(Source data)
• • • •
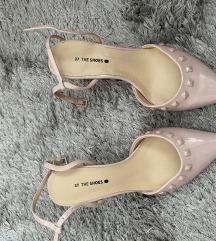 C&A sandale
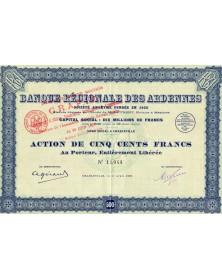 Banque Régionale des Ardennes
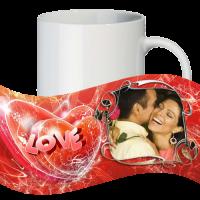 Кружка с рамкой на 1 фото на день влюблённых № a7
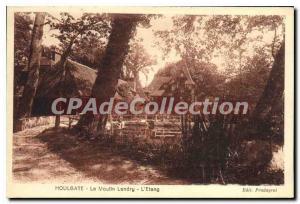 Old Postcard Houlgate Le Moulin Landry L'Etang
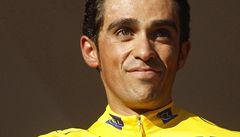 Španělé šokovali svět: Contador podle nich nedopoval a může závodit
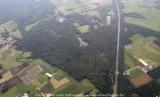 2008-09-16_168.jpg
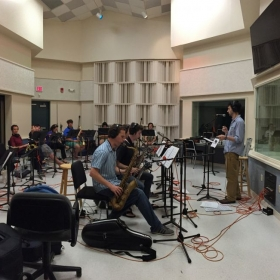 Conducting a brass & woodwind recording session in Miami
• • • •
A verbatim reproduction of each entry is expected, with every picture omitted.

> **EXERCISE SOLUTION**
 C&A sandale
 Banque Régionale des Ardennes
 Кружка с рамкой на 1 фото на день влюблённых № a7
 Old Postcard Houlgate Le Moulin Landry L'Etang
 Španělé šokovali svět: Contador podle nich nedopoval a může závodit
 2008-09-16_168.jpg
 Conducting a brass & woodwind recording session in Miami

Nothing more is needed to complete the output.